Quel convertito di Gesù

Per gli ambrosiani la Quaresima è cominciata ieri. Tradizionalmente, il percorso evangelico si apre con le tentazioni di Gesù. Io però sono rimasta colpita dalle letture delle domeniche precedenti che il nostro rito designa, in modo poetico, "della solidarietà", "della divina clemenza" (un tempo, con pregnanza ancor più vivificante: "misericordia") e "del perdono". Tali letture sono pure considerate un'appendice o, meglio, una "Epifania ragionata". La Rivelazione inattesa, abbagliante e stordente, del Dio bambino ai lontani dell'umanità non poteva restare un'isolata vampa di passione. L'amore ha bisogno, per noi umani, di tempi lunghi, deve sedimentare, esser srotolato ed elusivo, perpetuo e quotidiano, altrimenti non riusciremmo a sopportarlo né a capirlo. Cosa significasse quindi quella manifestazione notturna si sarebbe disvelato pian piano, solo in seguito.







Duccio di Boninsegna, Gesù scaccia il diavolo tentatore. Sotto e in basso: Gerusalemme, picco e deserto delle tentazioni.



Gli odierni esegeti concordano ormai nel ritenere lo sconcertante episodio della donna cananea una sorta di "educazione umana" di Gesù che, da uomo, aveva i suoi limiti culturali e intellettuali, fors'anche dei pregiudizi. Fino a poco tempo fa si insisteva comunque sull'aspetto divino del Messia, che - secondo questa lettura - avrebbe maltrattato la straniera per metterla alla prova. Oggi si preferisce osservare Gesù "dal basso", in quanto più ci rassomiglia, e si sostiene che l'antica interpretazione addirittura scarnifichi il Vangelo.

 

 

E' la nostra attuale sensibilità. Per me, non mi sono mai posta il problema. Ho un'idea tutta mia della perfezione, che non faccio mai coincidere con l'infallibilità. Questa è una prerogativa che, del tutto arbitrariamente, si sono attribuiti i Papi. Ma Gesù non si è mai dichiarato né comportato da infallibile, e il suo cammino di perfezione (S. Teresa) è stato dunque graduale, accidentato, innervato d'incertezze e di rimpianti.

━━━━━━━━━━━━━━━━━━━━

Obiettivo dichiarato 1 — Trascrivi fedelmente i record, partendo dal loro inizio e fermandoti dopo la riga che contiene "15391 millimetres", inclusa.
Il testo e i record sono materiali separati, senza legame tra loro.

(Record sulle relazioni spaziali)
━━━━━━━━━━━━━━━━━━━━

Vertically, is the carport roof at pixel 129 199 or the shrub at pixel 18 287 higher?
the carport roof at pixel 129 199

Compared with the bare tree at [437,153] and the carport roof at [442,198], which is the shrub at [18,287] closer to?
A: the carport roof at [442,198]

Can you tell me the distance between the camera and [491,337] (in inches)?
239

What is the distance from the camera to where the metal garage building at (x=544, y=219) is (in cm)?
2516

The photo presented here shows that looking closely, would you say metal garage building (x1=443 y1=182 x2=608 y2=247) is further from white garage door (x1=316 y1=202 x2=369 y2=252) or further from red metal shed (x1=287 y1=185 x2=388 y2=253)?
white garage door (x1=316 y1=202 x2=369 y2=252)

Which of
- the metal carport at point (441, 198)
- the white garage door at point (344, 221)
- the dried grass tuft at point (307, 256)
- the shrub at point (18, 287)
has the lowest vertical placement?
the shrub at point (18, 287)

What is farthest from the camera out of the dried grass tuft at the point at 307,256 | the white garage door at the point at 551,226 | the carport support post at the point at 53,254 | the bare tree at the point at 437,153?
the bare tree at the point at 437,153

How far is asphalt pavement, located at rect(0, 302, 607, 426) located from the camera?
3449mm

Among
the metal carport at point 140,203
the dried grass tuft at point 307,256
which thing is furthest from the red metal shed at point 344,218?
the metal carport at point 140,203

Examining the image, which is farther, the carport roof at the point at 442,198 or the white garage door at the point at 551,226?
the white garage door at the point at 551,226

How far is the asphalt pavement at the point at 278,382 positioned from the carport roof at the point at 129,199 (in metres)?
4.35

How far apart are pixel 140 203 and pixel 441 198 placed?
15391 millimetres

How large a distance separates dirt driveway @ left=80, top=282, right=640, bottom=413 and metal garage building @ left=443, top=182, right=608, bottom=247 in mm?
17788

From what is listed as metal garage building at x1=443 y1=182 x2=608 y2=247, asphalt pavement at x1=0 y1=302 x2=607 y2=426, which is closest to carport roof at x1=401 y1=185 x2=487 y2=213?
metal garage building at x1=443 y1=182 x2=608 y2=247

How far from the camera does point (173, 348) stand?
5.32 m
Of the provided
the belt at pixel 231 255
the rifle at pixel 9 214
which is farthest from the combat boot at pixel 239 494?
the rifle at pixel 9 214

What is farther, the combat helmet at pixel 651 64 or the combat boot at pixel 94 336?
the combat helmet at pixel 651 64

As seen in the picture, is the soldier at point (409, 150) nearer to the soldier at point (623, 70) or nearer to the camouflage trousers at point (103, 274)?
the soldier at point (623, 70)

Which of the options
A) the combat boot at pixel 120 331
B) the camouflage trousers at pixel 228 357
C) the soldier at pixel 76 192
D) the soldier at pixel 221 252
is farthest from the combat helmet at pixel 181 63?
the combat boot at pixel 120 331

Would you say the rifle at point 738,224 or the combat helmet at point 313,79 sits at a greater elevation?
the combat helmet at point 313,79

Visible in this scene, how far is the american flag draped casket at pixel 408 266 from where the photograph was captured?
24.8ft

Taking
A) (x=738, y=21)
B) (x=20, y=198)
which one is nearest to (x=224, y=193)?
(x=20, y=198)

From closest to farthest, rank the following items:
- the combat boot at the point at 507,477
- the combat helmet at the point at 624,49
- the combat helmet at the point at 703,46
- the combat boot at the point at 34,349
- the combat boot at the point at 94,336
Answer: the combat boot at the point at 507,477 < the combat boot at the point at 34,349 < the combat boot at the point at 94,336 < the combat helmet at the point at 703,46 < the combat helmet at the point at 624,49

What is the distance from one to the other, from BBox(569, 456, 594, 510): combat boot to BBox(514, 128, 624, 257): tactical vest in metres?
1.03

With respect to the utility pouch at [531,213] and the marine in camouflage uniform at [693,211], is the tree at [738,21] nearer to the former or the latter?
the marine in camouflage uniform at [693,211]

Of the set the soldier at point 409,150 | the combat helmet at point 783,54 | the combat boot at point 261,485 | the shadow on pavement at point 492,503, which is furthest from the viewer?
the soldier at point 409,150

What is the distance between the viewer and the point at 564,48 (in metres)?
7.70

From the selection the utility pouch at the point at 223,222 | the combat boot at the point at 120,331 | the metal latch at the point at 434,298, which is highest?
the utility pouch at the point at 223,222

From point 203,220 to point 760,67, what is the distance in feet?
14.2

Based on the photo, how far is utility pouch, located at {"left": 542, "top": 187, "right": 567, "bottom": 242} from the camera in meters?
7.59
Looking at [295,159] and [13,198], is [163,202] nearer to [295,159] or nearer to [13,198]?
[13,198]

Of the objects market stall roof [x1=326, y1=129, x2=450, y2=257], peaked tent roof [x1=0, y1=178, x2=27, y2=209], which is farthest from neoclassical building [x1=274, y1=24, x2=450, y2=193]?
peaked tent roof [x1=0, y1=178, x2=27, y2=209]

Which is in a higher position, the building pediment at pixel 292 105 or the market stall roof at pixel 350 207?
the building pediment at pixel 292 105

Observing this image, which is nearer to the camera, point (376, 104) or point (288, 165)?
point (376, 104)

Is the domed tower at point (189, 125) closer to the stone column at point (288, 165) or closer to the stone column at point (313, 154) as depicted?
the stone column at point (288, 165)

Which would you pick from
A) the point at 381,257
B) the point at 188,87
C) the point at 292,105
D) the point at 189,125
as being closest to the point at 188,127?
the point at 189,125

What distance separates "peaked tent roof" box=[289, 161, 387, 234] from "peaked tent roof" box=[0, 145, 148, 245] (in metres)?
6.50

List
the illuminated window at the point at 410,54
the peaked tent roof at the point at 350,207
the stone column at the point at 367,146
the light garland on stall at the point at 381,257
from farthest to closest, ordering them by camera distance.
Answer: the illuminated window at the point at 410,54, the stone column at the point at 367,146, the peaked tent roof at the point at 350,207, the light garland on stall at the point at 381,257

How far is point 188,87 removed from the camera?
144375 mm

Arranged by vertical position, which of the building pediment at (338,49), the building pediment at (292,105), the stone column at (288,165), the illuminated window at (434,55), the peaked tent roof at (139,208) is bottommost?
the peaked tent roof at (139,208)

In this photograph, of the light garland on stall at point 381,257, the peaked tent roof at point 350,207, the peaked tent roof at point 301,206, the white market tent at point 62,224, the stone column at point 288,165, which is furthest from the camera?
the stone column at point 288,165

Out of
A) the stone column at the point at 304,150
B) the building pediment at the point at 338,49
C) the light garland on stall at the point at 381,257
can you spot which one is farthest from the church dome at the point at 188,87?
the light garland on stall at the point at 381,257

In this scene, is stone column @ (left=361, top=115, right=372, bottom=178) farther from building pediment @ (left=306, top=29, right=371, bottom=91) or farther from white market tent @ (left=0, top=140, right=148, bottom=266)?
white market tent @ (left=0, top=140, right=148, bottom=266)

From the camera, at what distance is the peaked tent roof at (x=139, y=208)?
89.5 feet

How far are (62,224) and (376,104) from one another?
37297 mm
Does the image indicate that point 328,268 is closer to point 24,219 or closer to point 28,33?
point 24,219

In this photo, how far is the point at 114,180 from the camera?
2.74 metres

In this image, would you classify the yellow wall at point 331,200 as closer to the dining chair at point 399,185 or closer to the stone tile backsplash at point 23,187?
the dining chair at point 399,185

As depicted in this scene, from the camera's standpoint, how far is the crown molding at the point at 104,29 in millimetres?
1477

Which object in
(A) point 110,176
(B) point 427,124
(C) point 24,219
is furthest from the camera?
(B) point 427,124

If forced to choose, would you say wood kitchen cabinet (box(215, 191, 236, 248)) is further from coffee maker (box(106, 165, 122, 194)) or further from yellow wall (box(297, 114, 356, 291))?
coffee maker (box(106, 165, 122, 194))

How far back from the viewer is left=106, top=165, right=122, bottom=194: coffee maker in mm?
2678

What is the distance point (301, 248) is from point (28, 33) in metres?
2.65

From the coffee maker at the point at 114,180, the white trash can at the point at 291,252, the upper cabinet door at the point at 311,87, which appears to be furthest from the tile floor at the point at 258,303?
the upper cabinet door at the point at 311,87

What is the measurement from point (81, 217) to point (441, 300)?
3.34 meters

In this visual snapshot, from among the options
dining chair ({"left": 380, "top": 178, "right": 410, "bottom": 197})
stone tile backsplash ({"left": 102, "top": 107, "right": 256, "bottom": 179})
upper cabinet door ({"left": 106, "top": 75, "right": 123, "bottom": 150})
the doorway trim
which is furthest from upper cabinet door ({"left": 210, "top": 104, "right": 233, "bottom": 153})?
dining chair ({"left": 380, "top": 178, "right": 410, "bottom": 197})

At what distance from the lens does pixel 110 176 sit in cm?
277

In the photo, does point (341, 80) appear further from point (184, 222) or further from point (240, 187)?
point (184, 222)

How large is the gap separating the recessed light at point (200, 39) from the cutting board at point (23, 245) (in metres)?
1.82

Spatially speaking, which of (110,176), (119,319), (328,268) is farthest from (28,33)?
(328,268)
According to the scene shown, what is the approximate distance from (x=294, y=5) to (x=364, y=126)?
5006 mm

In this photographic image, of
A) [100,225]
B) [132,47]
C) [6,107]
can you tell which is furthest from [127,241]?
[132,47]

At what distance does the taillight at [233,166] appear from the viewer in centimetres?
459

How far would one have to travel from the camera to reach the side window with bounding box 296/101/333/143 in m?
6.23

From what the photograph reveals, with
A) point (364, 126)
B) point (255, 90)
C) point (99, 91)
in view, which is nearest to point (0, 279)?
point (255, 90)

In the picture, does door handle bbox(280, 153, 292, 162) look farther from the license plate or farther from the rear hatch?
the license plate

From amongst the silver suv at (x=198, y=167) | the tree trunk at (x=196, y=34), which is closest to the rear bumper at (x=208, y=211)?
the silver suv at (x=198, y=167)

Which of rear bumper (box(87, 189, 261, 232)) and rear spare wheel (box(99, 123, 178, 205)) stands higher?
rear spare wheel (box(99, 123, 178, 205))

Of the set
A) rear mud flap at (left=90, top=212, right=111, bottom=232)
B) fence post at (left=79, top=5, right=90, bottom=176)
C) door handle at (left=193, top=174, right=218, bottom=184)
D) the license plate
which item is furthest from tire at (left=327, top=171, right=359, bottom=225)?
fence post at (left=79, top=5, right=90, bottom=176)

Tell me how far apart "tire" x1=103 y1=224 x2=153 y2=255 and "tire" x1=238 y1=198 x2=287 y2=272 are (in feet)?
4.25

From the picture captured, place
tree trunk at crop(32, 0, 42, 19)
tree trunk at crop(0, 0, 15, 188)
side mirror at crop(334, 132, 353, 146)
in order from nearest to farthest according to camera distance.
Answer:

━━━━━━━━━━━━━━━━━━━━

Obiettivo dichiarato 2 — Prosegui il testo sulla Quaresima ambrosiana e sulla donna cananea, riprendendo subito dopo la sua ultima frase.

Risultato dell'esercizio 1 —
Vertically, is the carport roof at pixel 129 199 or the shrub at pixel 18 287 higher?
the carport roof at pixel 129 199

Compared with the bare tree at [437,153] and the carport roof at [442,198], which is the shrub at [18,287] closer to?
A: the carport roof at [442,198]

Can you tell me the distance between the camera and [491,337] (in inches)?
239

What is the distance from the camera to where the metal garage building at (x=544, y=219) is (in cm)?
2516

The photo presented here shows that looking closely, would you say metal garage building (x1=443 y1=182 x2=608 y2=247) is further from white garage door (x1=316 y1=202 x2=369 y2=252) or further from red metal shed (x1=287 y1=185 x2=388 y2=253)?
white garage door (x1=316 y1=202 x2=369 y2=252)

Which of
- the metal carport at point (441, 198)
- the white garage door at point (344, 221)
- the dried grass tuft at point (307, 256)
- the shrub at point (18, 287)
has the lowest vertical placement?
the shrub at point (18, 287)

What is farthest from the camera out of the dried grass tuft at the point at 307,256 | the white garage door at the point at 551,226 | the carport support post at the point at 53,254 | the bare tree at the point at 437,153?
the bare tree at the point at 437,153

How far is asphalt pavement, located at rect(0, 302, 607, 426) located from the camera?
3449mm

Among
the metal carport at point 140,203
the dried grass tuft at point 307,256
which thing is furthest from the red metal shed at point 344,218?
the metal carport at point 140,203

Examining the image, which is farther, the carport roof at the point at 442,198 or the white garage door at the point at 551,226?
the white garage door at the point at 551,226

How far is the asphalt pavement at the point at 278,382 positioned from the carport roof at the point at 129,199 (in metres)?
4.35

How far apart are pixel 140 203 and pixel 441 198 placed?
15391 millimetres

Risultato dell'esercizio 2 —
Senza dubbio il Gesù della cananea non è il "buon Gesù". Ci troviamo, anche qui, di fronte a un'epifania, a qualcosa cioè d'inatteso e d'imprevedibile. Veramente Gesù credeva d'esser stato inviato solo per i suoi, veramente considerava la donna lontana una intoccabile e una reietta. Peggio: un cane, e il diminutivo "cagnolino" a me addirittura non è mai suonato come un'attenuazione, ma piuttosto il contrario. Nel Medio Oriente, ancor oggi, il cane, lungi dall'essere l'"amico dell'uomo", è ritenuto un animale sommamente impuro perché simbolo del randagio che si ciba di rifiuti e si abbandona a pratiche sessuali infami. Anticamente, era associato alla sacra prostituzione in uso presso i popoli pagani.

Di conseguenza Gesù affibbia alla sua interlocutrice (quando si degna, nemmeno direttamente, di rivolgerle la parola) il confortante epiteto di "puttanella", tutt'altro che eufemistico; carico, invece, di disprezzo e d'alterigia.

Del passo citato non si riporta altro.